Público
Público

Los civiles afganos no se libran del asalto de EEUU

Un misil de la OTAN mata por error a 12 civiles. La Alianza califica de éxito el asalto pero teme a las minas y a los talibanes ocultos

Publicidad
Media: 0
Votos: 0

Muchas minas y pocos talibanes es lo que se están encontrando las tropas de la OTAN, lideradas por EEUU, en su asalto al feudo talibán de Marjah, en el sur de Afganistán. Los combates fueron esporádicos en el segundo día de ataque en lo que parece una retirada parcial de los talibanes. Aunque el mando militar estadounidense habla de meticulosidad en sus operaciones, un error provocó la muerte de 12 civiles afganos por un misil desviado.

Ayer se produjo uno de los habituales errores que tanta popularidad ha costado a la OTAN entre la población civil afgana. Un misil dirigido contra un grupo de talibanes se desvió y acabó impactando contra un grupo de civiles matando a 12 personas.

El avance está siendo lento por las bombas que han dejado los talibanes

El presidente afgano, Hamid Karzai, que según las tropas de EEUU ha dado su visto bueno a la operación, se lamentó ayer por la muerte de inocentes pero con menos contundencia que en otros ataques. 'Todas las tropas afganas e internacionales deben tener el máximo cuidado para evitar daños contra la población civil', dijo Karzai en un comunicado. El presidente afgano también pidió a los talibanes que 'renuncien a la violencia y se reintegren a la vida civil'.

Las precauciones que están tomando las tropas asaltantes han dejado un saldo de dos muertos entre los miembros de la coalición y al menos una treintena de talibanes según la OTAN.

'Hemos cumplido con lo que queríamos hacer hoy: llevar las tropas a Marjah. Ha ido muy bien teniendo en cuenta la complejidad de lo que queremos hacer en un terreno desconocido. Mañana intentaremos ampliar nuestras posiciones', dijo ayer el general Lawrence Nicholson, máximo responsable de las tropas de la OTAN sobre el terreno.

El presidente Karzai pidió mayor protección para los civiles

Una ceremonia con más sentido simbólico que estratégico resumió lo que le espera a las tropas de la coalición, apoyadas por miles de soldados afganos, en los próximos días. Un soldado afgano izaba una bandera de su país en un edificio en Marjah y decía unas palabras que parecían escritas para la ocasión. 'Siempre he soñado con levantar la bandera de Afganistán en Marjah', dijo a la agencia Reuters el soldado Almast Khan. Acto seguido, unos francotiradores talibanes comenzaban a disparar contra los marines que protegían el acto.
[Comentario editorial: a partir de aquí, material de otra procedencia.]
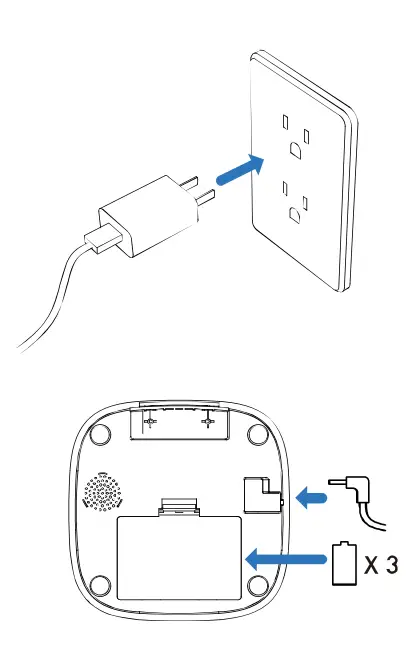 X 3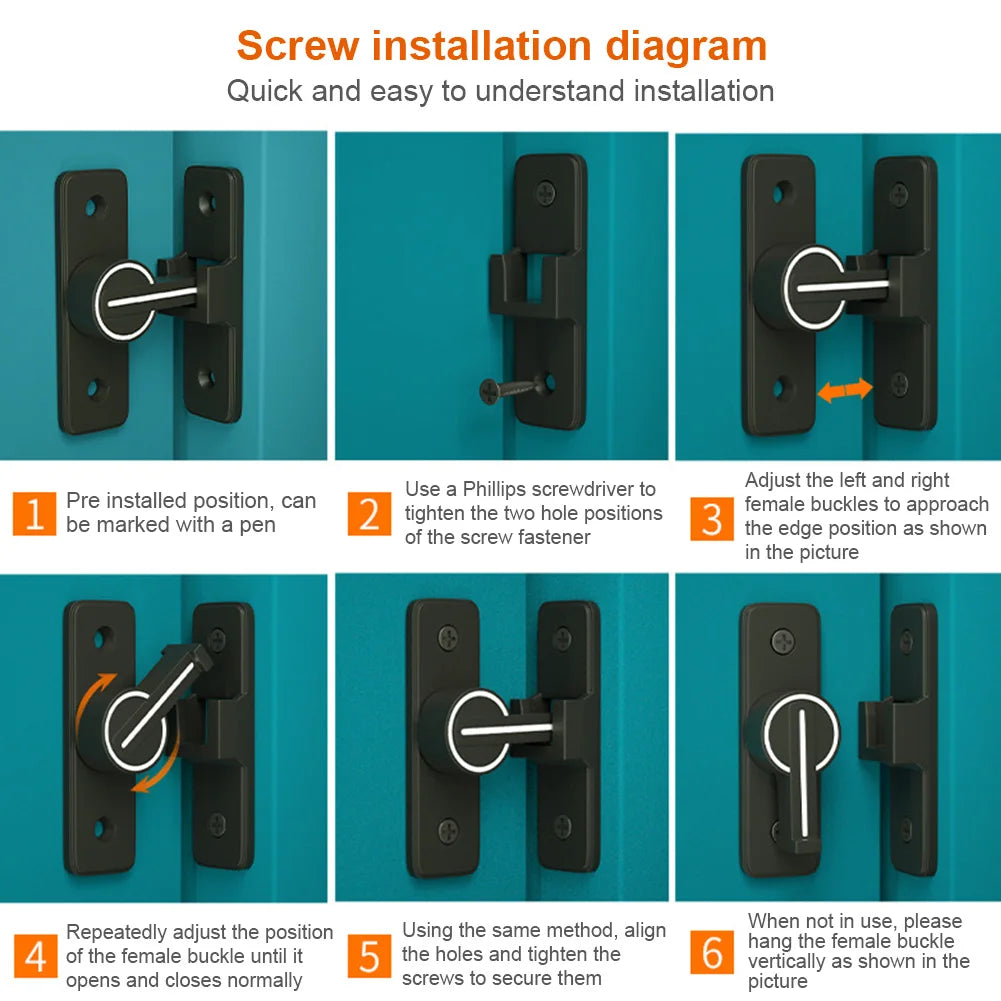 Screw installation diagram
Quick and easy to understand installation

1 Pre installed position, can be marked with a pen

2 Use a Phillips screwdriver to tighten the two hole positions of the screw fastener

3 Adjust the left and right female buckles to approach the edge position as shown in the picture

4 Repeatedly adjust the position of the female buckle until it opens and closes normally

5 Using the same method, align the holes and tighten the screws to secure them

6 When not in use, please hang the female buckle vertically as shown in the picture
El escenario es muy diferente al que algunos de los soldados habían visto en Irak. 'En Faluya era muy intenso pero era un ataque de norte a sur. Aquí vamos directamente al centro y recibimos disparos desde todos los ángulos', contó a Reuters el soldado Ryan Sparks, comparando el asalto a Marjah con el de la ciudad iraquí en 2004.

En la operación llamada Juntos, la más importante desde la invasión de Afganistán en 2001, Estados Unidos ha intentado involucrar al máximo nivel al Ejército afgano. En la fase inicial participan 15.000 soldados, 5.000 de ellos marines con apoyo del Ejército afgano y de tropas británicas.

El Ejército de EEUU ha admitido que el avance sobre Marjah está siendo más lento de lo esperado por las precauciones que toman en un terreno que los talibanes controlan desde hace tres años. Los radicales islámicos han sembrado de minas todos los accesos a la ciudad y se han aprovechado de los canales de regadío para complicar el avance de las tropas y blindados.

Aunque sobre el terreno parece que los talibanes han abandonado la zona, se estimaba que había unos 2.000, reaparecen ocasionalmente para retrasar cualquier avance de la coalición de tropas. Los militares estadounidenses afirman que los talibanes se han ocultado entre la población civil. Su tarea una vez tomado el control total de Marjah, será distinguir entre milicianos y civiles.

Mientras van tomando posiciones, las minas y los explosivos suponen el mayor problema para el avance de las tropas de la OTAN. Además de los vehículos antiminas, los marines lanzan cohetes que provocan explosiones en cadena para desactivar las bombas que los talibanes han dejado plantadas en los meses previos al asalto.

Los talibanes de la zona han tenido tres años para esconder cargas explosivas en los accesos a Marjah y en los canales de regadío que la rodean. Muchos de los explosivos han sido enterrados y envueltos en bolsas de plástico para evitar los detectores de bombas. Las cargas cuentan con diferentes tipos de detonadores: de presión, por cable o por control remoto.